**What is needed:** Each line in these records that contains "production" counts once. Give the number only.

**Saved data entries:**
•••••

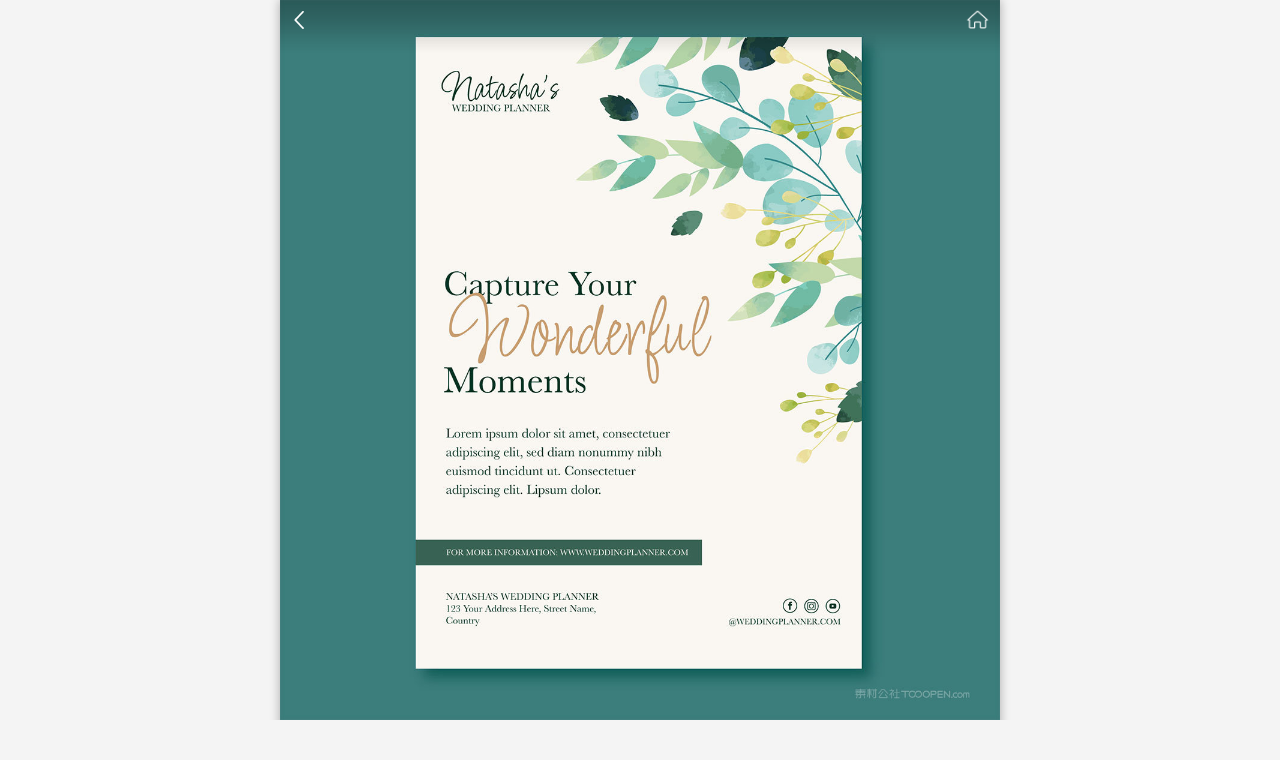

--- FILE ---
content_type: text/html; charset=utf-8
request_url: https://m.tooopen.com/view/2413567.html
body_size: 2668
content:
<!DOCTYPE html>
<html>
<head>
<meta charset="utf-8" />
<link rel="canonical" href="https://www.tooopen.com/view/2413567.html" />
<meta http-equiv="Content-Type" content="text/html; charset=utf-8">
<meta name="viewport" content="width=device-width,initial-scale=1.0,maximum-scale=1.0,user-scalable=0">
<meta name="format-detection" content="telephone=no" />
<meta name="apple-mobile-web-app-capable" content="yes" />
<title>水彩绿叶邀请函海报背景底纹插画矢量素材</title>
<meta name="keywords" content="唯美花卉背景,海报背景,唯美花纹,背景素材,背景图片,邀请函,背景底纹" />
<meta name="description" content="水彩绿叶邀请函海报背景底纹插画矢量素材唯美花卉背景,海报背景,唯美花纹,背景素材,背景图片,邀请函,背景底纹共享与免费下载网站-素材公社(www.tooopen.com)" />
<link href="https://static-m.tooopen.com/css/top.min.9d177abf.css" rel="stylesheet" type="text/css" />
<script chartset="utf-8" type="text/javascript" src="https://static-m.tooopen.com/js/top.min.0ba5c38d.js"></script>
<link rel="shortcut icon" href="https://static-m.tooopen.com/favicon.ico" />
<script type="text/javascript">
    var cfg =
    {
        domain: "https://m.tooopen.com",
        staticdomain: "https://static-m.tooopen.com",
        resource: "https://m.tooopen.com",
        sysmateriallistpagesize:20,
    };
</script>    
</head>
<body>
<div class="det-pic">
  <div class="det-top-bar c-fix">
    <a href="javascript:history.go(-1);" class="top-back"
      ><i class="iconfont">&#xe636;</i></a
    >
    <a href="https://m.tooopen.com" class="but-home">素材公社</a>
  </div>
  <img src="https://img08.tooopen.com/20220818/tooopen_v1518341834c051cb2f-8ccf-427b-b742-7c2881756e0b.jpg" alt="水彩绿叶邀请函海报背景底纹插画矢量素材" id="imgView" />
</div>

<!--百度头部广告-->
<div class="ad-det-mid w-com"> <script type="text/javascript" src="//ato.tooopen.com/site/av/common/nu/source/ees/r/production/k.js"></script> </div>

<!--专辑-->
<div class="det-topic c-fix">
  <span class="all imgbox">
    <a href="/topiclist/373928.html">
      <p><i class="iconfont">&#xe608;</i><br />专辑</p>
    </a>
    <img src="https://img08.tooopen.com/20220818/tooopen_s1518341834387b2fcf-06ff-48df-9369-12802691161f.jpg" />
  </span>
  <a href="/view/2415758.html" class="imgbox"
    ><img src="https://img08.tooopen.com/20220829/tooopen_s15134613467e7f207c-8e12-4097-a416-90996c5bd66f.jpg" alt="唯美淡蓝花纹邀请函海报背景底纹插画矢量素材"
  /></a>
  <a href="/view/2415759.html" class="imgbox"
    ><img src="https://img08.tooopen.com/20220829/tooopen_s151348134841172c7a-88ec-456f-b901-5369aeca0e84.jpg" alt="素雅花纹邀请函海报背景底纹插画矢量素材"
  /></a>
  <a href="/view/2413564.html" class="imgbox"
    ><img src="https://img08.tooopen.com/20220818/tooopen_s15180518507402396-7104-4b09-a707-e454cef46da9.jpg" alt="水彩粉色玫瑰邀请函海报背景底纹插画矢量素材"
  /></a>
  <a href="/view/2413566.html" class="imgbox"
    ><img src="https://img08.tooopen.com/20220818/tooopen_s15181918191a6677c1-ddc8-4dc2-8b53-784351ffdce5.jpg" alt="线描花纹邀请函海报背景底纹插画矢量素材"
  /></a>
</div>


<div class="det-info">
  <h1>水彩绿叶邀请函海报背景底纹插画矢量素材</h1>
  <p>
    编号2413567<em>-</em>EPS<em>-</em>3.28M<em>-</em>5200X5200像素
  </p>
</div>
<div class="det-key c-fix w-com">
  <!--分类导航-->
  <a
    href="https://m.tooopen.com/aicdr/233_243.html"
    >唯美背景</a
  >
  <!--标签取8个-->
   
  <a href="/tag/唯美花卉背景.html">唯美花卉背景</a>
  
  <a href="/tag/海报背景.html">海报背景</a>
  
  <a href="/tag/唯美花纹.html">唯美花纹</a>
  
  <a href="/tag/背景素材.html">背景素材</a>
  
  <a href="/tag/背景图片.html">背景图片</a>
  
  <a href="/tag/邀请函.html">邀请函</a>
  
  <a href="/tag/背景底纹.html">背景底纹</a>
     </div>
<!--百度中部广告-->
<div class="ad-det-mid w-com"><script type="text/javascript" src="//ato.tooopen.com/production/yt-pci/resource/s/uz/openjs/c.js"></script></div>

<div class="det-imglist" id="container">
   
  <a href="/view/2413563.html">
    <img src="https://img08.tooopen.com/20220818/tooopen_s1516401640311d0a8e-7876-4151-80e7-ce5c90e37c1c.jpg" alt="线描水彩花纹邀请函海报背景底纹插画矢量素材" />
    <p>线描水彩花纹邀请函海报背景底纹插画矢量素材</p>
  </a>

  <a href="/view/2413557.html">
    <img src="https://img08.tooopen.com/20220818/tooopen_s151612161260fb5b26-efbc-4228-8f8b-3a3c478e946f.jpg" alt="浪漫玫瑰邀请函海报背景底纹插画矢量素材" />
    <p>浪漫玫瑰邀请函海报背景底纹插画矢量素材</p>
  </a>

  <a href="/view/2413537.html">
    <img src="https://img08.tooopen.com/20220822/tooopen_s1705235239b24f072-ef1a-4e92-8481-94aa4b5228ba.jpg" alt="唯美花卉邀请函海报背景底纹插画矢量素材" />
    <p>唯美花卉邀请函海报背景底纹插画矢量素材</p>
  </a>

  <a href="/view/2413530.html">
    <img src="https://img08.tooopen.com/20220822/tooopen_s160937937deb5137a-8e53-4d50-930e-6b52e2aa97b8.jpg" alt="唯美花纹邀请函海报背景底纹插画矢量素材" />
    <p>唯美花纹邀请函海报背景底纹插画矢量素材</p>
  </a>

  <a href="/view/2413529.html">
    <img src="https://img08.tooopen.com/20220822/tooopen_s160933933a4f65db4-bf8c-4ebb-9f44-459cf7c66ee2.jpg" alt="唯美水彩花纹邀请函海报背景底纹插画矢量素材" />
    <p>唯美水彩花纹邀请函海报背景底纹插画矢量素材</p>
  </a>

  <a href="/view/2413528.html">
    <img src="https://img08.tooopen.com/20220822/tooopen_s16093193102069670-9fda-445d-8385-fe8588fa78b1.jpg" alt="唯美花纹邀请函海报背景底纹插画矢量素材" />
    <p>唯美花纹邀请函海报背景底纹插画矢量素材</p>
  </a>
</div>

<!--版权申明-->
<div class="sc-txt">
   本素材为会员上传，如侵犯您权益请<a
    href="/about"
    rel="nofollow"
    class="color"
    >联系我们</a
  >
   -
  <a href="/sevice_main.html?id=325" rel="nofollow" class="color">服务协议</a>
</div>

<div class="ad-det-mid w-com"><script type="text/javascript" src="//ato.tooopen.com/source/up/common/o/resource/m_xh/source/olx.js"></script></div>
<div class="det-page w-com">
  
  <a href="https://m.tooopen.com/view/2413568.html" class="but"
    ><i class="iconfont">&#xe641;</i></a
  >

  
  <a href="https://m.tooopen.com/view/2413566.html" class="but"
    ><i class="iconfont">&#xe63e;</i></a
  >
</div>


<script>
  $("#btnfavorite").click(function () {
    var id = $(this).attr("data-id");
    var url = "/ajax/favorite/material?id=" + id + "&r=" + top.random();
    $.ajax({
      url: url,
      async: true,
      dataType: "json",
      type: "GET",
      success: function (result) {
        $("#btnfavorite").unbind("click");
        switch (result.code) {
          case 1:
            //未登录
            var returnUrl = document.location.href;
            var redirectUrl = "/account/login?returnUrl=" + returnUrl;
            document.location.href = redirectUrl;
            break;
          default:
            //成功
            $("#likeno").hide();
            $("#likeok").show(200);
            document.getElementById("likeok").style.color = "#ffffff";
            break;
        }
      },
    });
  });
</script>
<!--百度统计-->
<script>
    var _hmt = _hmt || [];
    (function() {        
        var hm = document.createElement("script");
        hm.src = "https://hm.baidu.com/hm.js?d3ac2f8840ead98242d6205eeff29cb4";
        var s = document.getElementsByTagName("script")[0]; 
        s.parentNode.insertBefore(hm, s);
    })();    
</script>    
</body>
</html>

•••••

**Problem solution:** 2